YOUR INSTRUCTIONS: Please return everything in the data from the line containing "Is the point" down to the line containing "5. the brick paver at point (103, 157)", word for word, with both of those lines included.
== SUPPLIED RECORDS ==
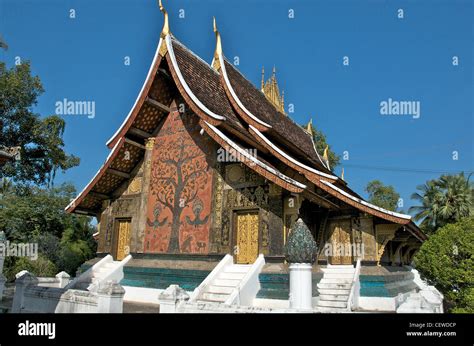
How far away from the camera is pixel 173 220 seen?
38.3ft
===
== SUPPLIED RECORDS ==
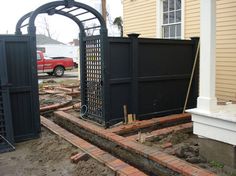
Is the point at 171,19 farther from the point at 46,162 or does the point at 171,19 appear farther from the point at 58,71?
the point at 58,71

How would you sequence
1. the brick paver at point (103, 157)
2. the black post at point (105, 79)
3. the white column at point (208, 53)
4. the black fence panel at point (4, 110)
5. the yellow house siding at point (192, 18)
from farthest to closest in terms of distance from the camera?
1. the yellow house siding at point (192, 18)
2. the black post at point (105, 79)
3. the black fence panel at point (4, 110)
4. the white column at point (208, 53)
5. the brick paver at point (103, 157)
===
OUTPUT FOR THIS EXERCISE:
Is the point at 171,19 farther from the point at 46,162 or does the point at 171,19 appear farther from the point at 58,71?
the point at 58,71

How would you sequence
1. the brick paver at point (103, 157)
2. the black post at point (105, 79)
3. the white column at point (208, 53)
4. the black fence panel at point (4, 110)
5. the yellow house siding at point (192, 18)
from farthest to closest in terms of distance from the camera?
1. the yellow house siding at point (192, 18)
2. the black post at point (105, 79)
3. the black fence panel at point (4, 110)
4. the white column at point (208, 53)
5. the brick paver at point (103, 157)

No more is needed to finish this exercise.